→ **Passage à examiner**

Q - Dimanche, Benjamin Netanyahou, invité aux Etats-Unis par M. Trump, a traversé l’espace aérien français, vous le savez, à bord de son avion officiel. Le Premier ministre israélien est pourtant sous mandat d’arrêt international - je ne vous l’apprends pas non plus - pour crimes de guerre et crimes contre l’humanité émis par la CPI, à laquelle la France est soumise via le statut de Rome. J’ai plusieurs questions. Pourquoi ne pas avoir arrêté M. Netanyahou, comme l’ordonne la CPI ? Est-ce le résultat, peut-être, vous allez me le dire, de l’immunité souhaitée par le Quai d’Orsay au profit de M. Netanyahou ? Et si oui, comment cela est-il possible, puisque dans le cadre de crimes internationaux, cette immunité est rendue inapplicable, même pour un pays qui n’a pas ratifié le statut de Rome ? Donc est-ce qu’on doit y voir un autre deal entre la France et Israël pour expliquer ce survol ? Et si oui, lequel ?
R - Votre question renvoie à plusieurs éléments, notamment à des éléments sur lesquels j’avais eu l’occasion de me prononcer longuement. M. Netanyahou est allé aux Etats-Unis, effectivement. La question que vous posez, qui concerne le mandat d’arrêt qui a été émis par la Cour pénale internationale, sur ce point, je pense qu’on a toujours été clairs : on a toujours dit que nous respecterions complètement le statut de Rome. Comme vous le savez, le statut de Rome prévoit deux choses. La première, c’est une obligation de coopération avec la Cour pénale internationale. Mais le statut de Rome prévoit aussi des immunités pour les chefs d’Etat des Etats qui ne seraient pas parties au statut de Rome, ce qui est le cas d’Israël. Donc ce que nous avions dit à l’époque et que je peux vous redire, c’est que l’application de ce statut renvoie à deux notions juridiques distinctes. Et in fine, si d’aventure le cas devait se poser, c’est-à-dire si M. Netanyahou était présent sur le territoire français, il reviendrait à un juge de trancher entre la question de la coopération avec la Cour pénale internationale et la question de l’immunité. Donc c’est une question qui renvoie au pouvoir judiciaire et sur laquelle je ne peux pas donner de réponse, puisque l’occurrence ne s’est pas présentée et que je ne peux pas vous dire dans quel sens un juge viendrait à trancher cette question. Et à la fin, encore une fois, c’est l’autorité judiciaire qui a le dernier mot en la matière.

→ **Section des données**
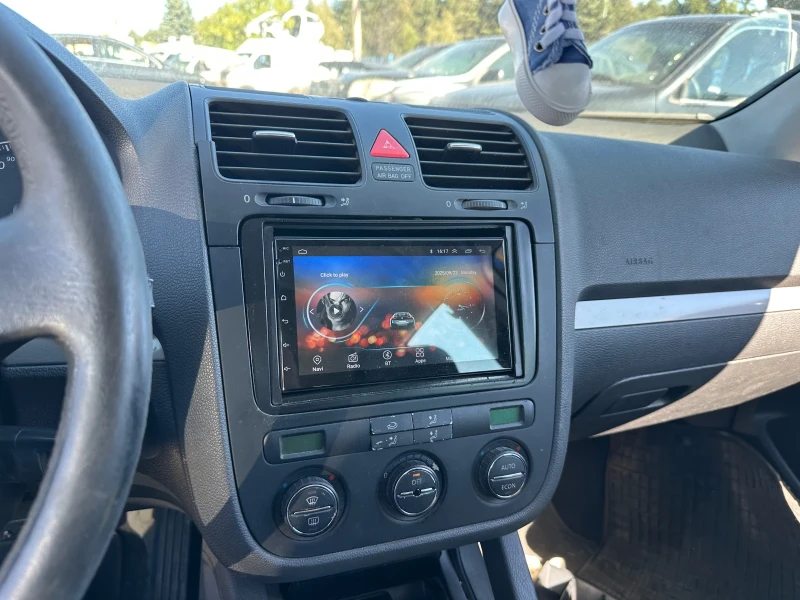 VW Golf 2.0 TDI, снимка 6 - Автомобили и джипове - 51795825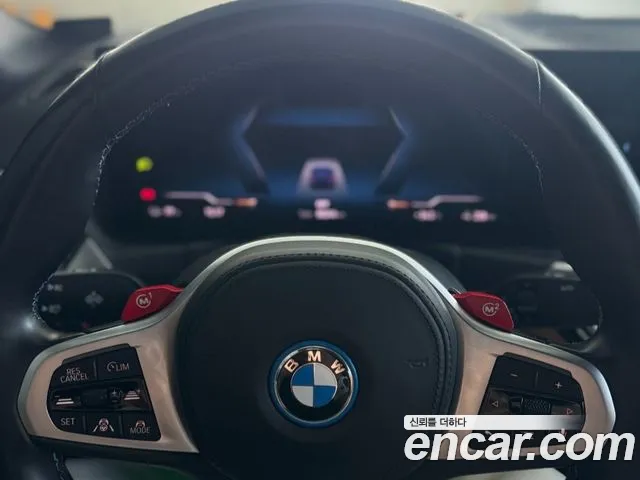 BMW i4 — Фото автомобиля 11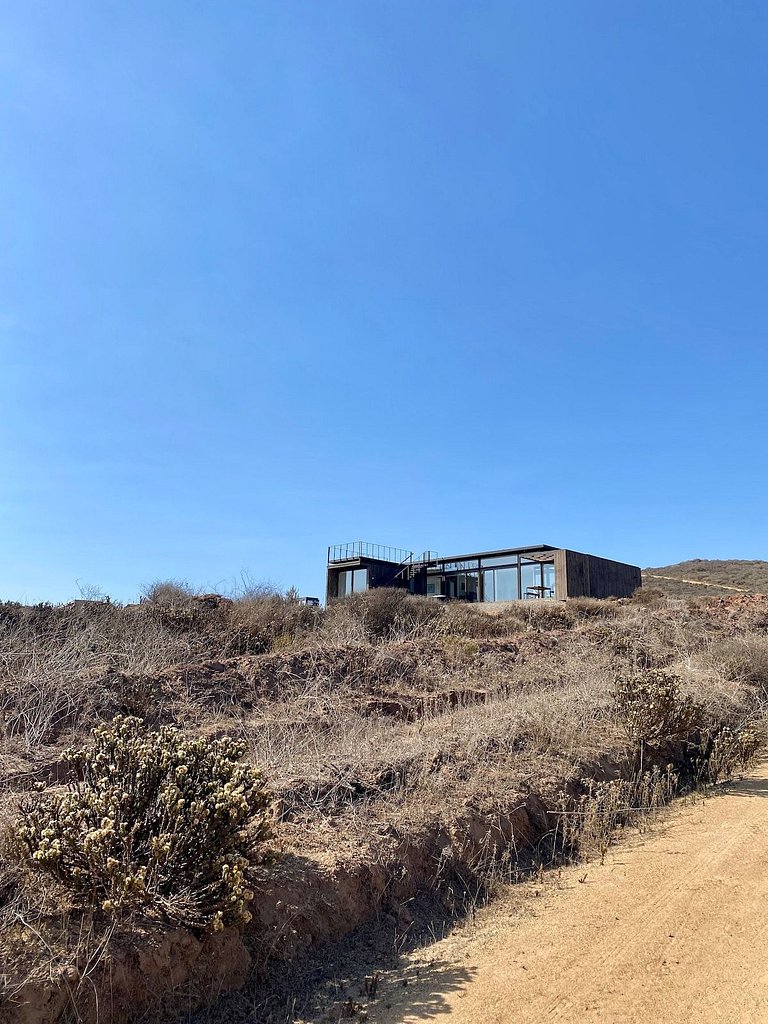 Moderna Casa con vista al mar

→ **Série d'exercices**
• a. Répondez brièvement aux questions suivantes sur l'échange au sujet du mandat d'arrêt visant M. Netanyahou :
(i) Qui avait invité M. Netanyahou aux États-Unis ?
(ii) Quel jour a-t-il traversé l'espace aérien français ?
(iii) D'après la réponse, à qui reviendrait-il de trancher entre la coopération avec la Cour pénale internationale et l'immunité si M. Netanyahou se trouvait sur le territoire français ?
• b. Relevez, dans l'intervention du journaliste au début de l'échange au sujet du mandat d'arrêt visant M. Netanyahou, toutes les phrases qui se terminent par un point d'interrogation, en les citant intégralement.
• c. Veuillez poursuivre l'échange au sujet du mandat d'arrêt visant M. Netanyahou à partir de sa dernière phrase.

→ **Vos réponses**
• a.
(i) M. Trump.
(ii) Dimanche.
(iii) À un juge.

• b.
1. « Pourquoi ne pas avoir arrêté M. Netanyahou, comme l'ordonne la CPI ? »
2. « Est-ce le résultat, peut-être, vous allez me le dire, de l'immunité souhaitée par le Quai d'Orsay au profit de M. Netanyahou ? »
3. « Et si oui, comment cela est-il possible, puisque dans le cadre de crimes internationaux, cette immunité est rendue inapplicable, même pour un pays qui n'a pas ratifié le statut de Rome ? »
4. « Donc est-ce qu'on doit y voir un autre deal entre la France et Israël pour expliquer ce survol ? »
5. « Et si oui, lequel ? »

• c.
Q - Les déclarations du président Trump prévoyant le déplacement forcé des populations à Gaza et la prise de contrôle de Gaza ont suscité des réactions. De nombreux pays européens également ont exprimé leur opposition à ces propos. Je voulais savoir si la France envisage de prendre la tête d’une initiative européenne contre ce plan de Trump ?
R - Oui, on a très rapidement réagi cette semaine aux propos du président américain lors d’une conférence de presse à l’occasion de la visite de Benjamin Netanyahou aux Etats-Unis. Ce sont des déclarations qui constituent non seulement une violation grave du droit international, mais aussi une violation forte des aspirations légitimes des Palestiniens à rester sur leur terre. Et par-delà, c’est aussi une entrave majeure à la solution à deux Etats que nous prônons depuis longtemps. Et surtout, et ça c’est un point qui est extrêmement important - je pense que les réactions des pays voisins l’ont montré -, c’est un facteur de déstabilisation majeur de la région. Alors cette position, pour ce qui nous concerne, elle est extrêmement claire, bien évidemment. Je n’en ai pas la confirmation, mais j’imagine que c’est un point qui sera discuté lors du prochain Conseil Affaires étrangères, qui aura lieu au mois de février. Je ne peux pas vous dire ce qui ressortira des discussions pour le moment, mais je pense qu’effectivement c’est un point qui sera à l’agenda.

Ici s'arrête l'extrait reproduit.